▶ [Record set]
※ ※ ※

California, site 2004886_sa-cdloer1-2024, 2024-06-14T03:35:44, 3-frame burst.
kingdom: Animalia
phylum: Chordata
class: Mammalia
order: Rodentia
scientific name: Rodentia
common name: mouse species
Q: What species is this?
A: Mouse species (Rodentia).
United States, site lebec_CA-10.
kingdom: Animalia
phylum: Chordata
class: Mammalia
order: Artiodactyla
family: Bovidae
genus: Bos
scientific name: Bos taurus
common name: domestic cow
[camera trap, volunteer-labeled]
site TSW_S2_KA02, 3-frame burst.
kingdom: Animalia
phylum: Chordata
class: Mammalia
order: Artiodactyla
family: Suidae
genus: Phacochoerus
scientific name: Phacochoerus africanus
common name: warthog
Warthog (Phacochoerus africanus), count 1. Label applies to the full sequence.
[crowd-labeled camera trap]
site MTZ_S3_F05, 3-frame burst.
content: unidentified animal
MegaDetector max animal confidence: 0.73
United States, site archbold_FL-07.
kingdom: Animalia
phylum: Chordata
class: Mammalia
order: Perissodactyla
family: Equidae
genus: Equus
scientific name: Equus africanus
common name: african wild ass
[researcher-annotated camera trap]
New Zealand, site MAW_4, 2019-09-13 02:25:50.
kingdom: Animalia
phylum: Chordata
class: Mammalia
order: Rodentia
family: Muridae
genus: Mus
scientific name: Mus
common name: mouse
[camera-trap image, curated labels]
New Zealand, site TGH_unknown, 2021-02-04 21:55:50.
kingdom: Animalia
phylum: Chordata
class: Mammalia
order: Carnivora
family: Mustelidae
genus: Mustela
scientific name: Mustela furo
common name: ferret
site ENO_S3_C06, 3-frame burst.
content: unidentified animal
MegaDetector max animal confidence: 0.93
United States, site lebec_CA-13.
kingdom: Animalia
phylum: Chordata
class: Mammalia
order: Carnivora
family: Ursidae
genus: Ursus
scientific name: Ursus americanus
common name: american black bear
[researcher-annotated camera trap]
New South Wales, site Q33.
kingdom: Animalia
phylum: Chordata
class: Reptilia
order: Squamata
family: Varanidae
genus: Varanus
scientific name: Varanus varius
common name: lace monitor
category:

※ ※ ※

Set down the lines of the listing above verbatim, first line through the line containing "scientific name: Phacochoerus africanus", inclusive; add no other lines.

California, site 2004886_sa-cdloer1-2024, 2024-06-14T03:35:44, 3-frame burst.
kingdom: Animalia
phylum: Chordata
class: Mammalia
order: Rodentia
scientific name: Rodentia
common name: mouse species
Q: What species is this?
A: Mouse species (Rodentia).
United States, site lebec_CA-10.
kingdom: Animalia
phylum: Chordata
class: Mammalia
order: Artiodactyla
family: Bovidae
genus: Bos
scientific name: Bos taurus
common name: domestic cow
[camera trap, volunteer-labeled]
site TSW_S2_KA02, 3-frame burst.
kingdom: Animalia
phylum: Chordata
class: Mammalia
order: Artiodactyla
family: Suidae
genus: Phacochoerus
scientific name: Phacochoerus africanus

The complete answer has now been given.